今回は発色剤を取り上げます。発色剤とだけ聞くと、「いろんな色を際立たせるために、怪しい薬品でも入っているのか?」と勘違いしそうですが、食品の色彩に関わる添加物であることには間違いありません。

発色剤は、食品にもともと含まれている色素の結合して鮮やかな色合いにすることで、美味しそうに見せるために用いられる食品添加物です。結合する色素は赤血球に含まれるヘモグロビンや、筋肉細胞に含まれるミオグロビンといった色素などで、発色剤が結合することによって加熱しても安定した赤~ピンクの色合いを保持します。

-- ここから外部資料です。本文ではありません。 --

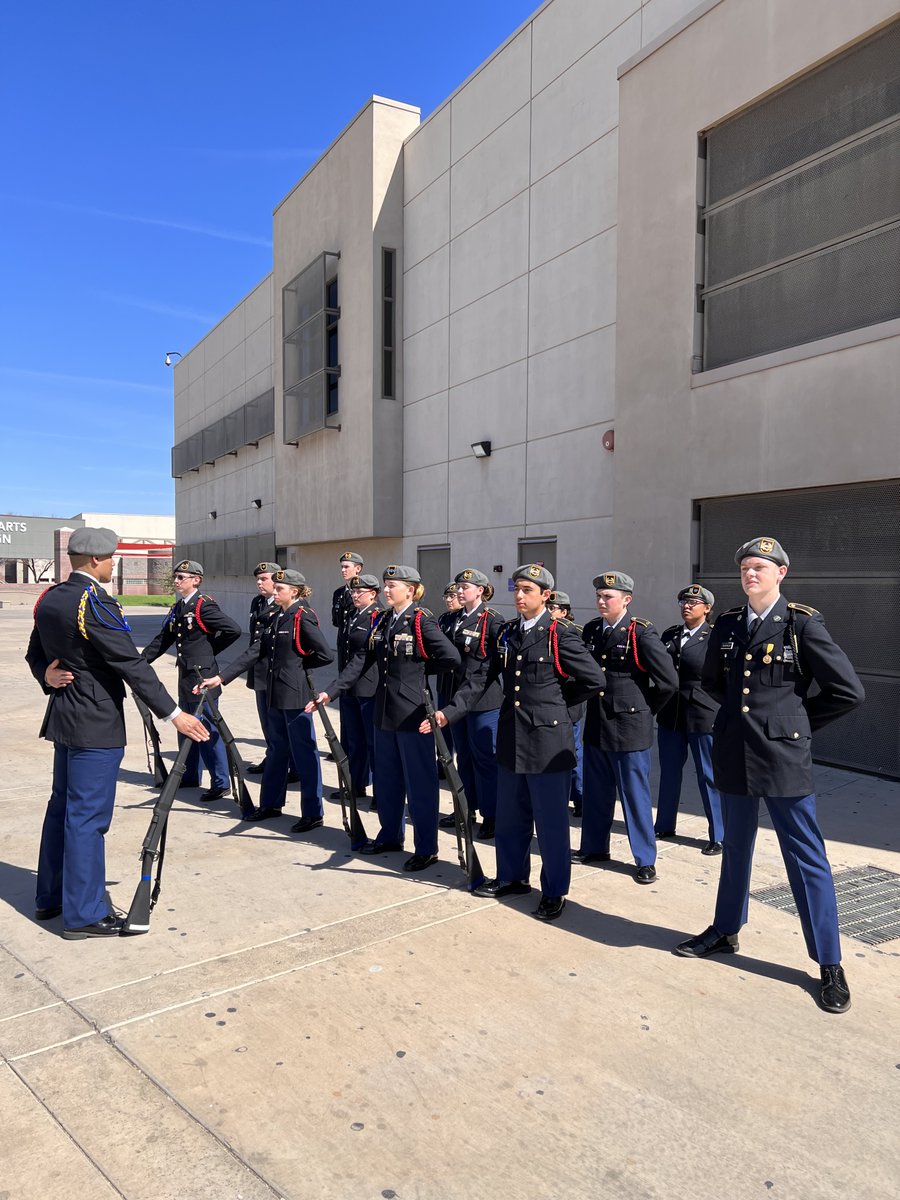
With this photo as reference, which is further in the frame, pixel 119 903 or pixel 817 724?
pixel 119 903

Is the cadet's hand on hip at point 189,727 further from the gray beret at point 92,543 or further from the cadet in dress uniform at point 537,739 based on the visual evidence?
the cadet in dress uniform at point 537,739

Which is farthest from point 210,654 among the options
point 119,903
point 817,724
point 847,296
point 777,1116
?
point 847,296

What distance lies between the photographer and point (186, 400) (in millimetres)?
32188

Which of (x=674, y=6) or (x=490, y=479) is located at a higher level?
(x=674, y=6)

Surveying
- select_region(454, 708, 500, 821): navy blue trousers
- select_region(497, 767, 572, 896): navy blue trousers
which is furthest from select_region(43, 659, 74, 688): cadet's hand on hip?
select_region(454, 708, 500, 821): navy blue trousers

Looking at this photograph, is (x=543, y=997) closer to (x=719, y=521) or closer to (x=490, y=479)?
(x=719, y=521)

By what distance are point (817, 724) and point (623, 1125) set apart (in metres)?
2.00

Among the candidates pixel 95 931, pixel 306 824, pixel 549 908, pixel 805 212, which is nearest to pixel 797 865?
pixel 549 908

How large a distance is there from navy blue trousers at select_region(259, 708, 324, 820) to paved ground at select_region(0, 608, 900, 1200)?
107 cm

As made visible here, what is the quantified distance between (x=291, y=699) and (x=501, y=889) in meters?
2.19

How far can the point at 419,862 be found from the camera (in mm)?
5316

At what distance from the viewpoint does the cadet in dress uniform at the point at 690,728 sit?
591 centimetres

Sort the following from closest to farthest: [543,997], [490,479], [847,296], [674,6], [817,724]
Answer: [543,997] < [817,724] < [847,296] < [674,6] < [490,479]

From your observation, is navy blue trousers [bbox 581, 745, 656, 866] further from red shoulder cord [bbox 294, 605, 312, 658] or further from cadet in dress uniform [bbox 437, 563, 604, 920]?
red shoulder cord [bbox 294, 605, 312, 658]
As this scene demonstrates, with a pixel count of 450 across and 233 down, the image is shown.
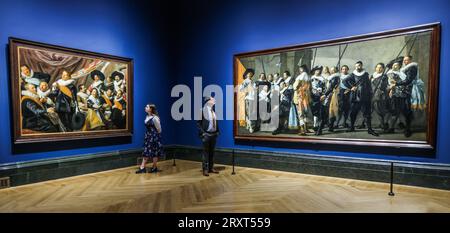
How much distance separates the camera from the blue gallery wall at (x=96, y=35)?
507 centimetres

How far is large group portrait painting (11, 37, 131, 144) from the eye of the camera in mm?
5203

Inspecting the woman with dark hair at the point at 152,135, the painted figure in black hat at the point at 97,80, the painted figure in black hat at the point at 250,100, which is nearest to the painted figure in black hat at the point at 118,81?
the painted figure in black hat at the point at 97,80

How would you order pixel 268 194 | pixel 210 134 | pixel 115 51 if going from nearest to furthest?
pixel 268 194 → pixel 210 134 → pixel 115 51

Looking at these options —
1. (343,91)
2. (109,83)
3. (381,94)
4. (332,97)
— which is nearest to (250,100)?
(332,97)

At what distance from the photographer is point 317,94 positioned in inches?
238

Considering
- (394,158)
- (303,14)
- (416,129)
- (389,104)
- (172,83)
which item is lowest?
(394,158)

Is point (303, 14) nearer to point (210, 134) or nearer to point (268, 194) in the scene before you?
point (210, 134)

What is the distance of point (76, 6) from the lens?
5988 millimetres

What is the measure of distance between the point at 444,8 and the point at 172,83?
643 cm

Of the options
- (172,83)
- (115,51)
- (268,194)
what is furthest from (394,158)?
(115,51)

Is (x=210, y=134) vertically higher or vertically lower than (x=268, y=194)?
higher

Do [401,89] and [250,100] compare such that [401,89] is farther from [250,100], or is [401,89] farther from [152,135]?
[152,135]

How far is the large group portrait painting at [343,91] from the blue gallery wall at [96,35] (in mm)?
2436

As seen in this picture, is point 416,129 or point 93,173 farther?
point 93,173
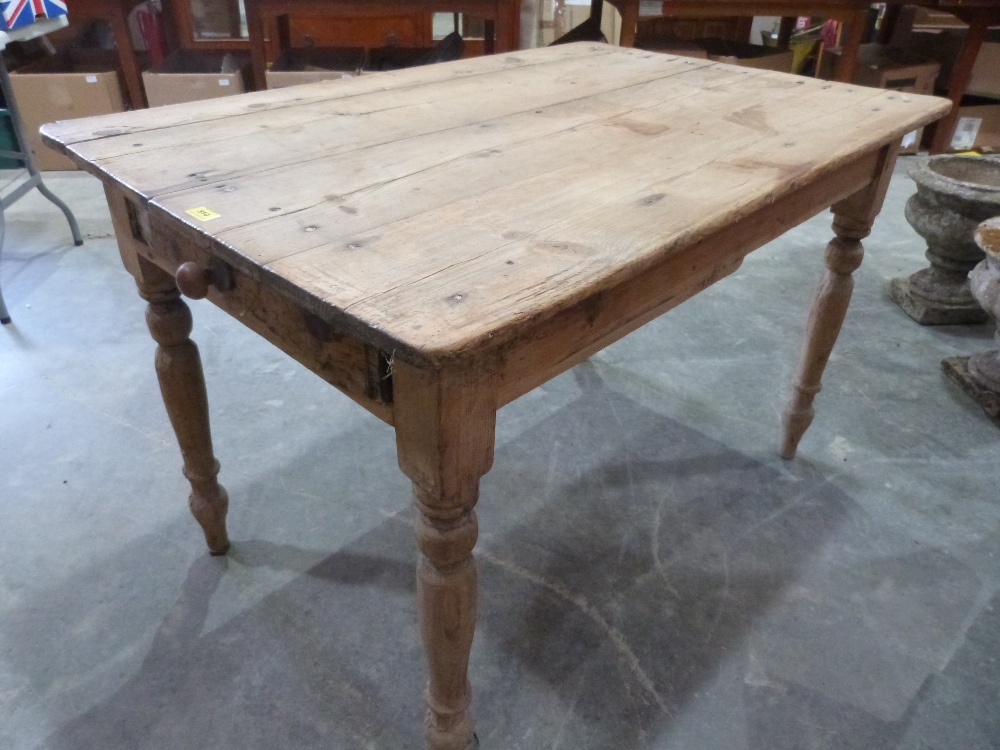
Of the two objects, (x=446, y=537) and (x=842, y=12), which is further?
(x=842, y=12)

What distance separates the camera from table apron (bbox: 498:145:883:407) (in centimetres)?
74

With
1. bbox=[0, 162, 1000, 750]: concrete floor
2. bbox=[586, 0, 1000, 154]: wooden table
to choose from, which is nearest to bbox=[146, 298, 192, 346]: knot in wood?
bbox=[0, 162, 1000, 750]: concrete floor

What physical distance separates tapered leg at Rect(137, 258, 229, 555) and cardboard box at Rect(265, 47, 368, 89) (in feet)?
6.22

用いられる食品で考えると、生鮮食肉であったり鮮魚介類、魚卵といったものには使用が禁止されています。それ以外の動物性食品であれば使用してよいようです。では、いったいどれくらいの量が食品に含まれているのかという事が気になりますよね。これについては、かなり厳しい基準があるようです。

発色剤には、「亜硝酸ナトリウム」「硝酸カリウム」「硝酸ナトリウム」といった物質が用いられます。これらを含めて食品添加物として捉えた場合、国際的な機関が無毒性量(無害であると確かめて発表した量のこと)に対して、日本ではこの量の100分の1(つまり1%の量)を「1日摂取許容量(毎日食べ続けたとしても安全な量)」として定めて、さらにこの量よりもはるかに少ない量になるように、法的に決められています。

発色剤についてみると、食品衛生法という法的な規制によって、食肉製品で亜硝酸塩(先に挙げた、よく用いられる発色剤)の残存量が、食品1kgに対して0.07g以下になるように定められているんです。ここまで少なければ、人が食べても健康な状態を崩すような恐れがないという量になるように決められているんです。

このように、発色剤は食品(特に動物性のもの)の添加物成分としてよく見かけるものですね。ハムやソーセージなどの食肉製品、いくらやたらこといった魚卵などで使用することがが認められています。それによって、加熱しても色合いがあまり変化しなかったり、酸化されても変色せずにいられるんですね。

発色剤の効果はそれだけではありません。微生物の増殖を抑えたり、風味を改善したりする効果もあるとされています。微生物等が繁殖すると腐敗してしまいますので、これは防がなければなりません。腐敗防止としては別の添加物も加えられているのですが、発色剤にも同じような効果が期待できるんです。

どんな微生物に有効とされているかというと、ボツリヌス菌などが挙げられます。いきなりとんでもない菌名が出て来ましたが、食中毒ではとても重要な菌ですから、これが防げるというのは非常に大きいと判断してよいと思います。他にも菌名としてはいろいろと挙げることができますが、こうなってくると「発色剤無添加」といった表示があるとちょっと気になってくるかもしれません。ヘンな菌が繁殖していないかなんて心配になるかもしれませんね。そんな場合は腐敗防止等の理由で、もっと別の食品添加物が加えられているということでしょう。

他にも、動物性食品では加工してからでも時間が経つと不快な香りがしたりすることがありますよね。魚卵などではヘンに生臭く感じたりすることがあるかも知れません。そういった物質の発生を抑えるといった働きもあるようです。

この辺りはさまざまな研究機関や食品関係の企業が商品開発のために研究しています。気になる方は、一度調べてみてはいかがでしょうか。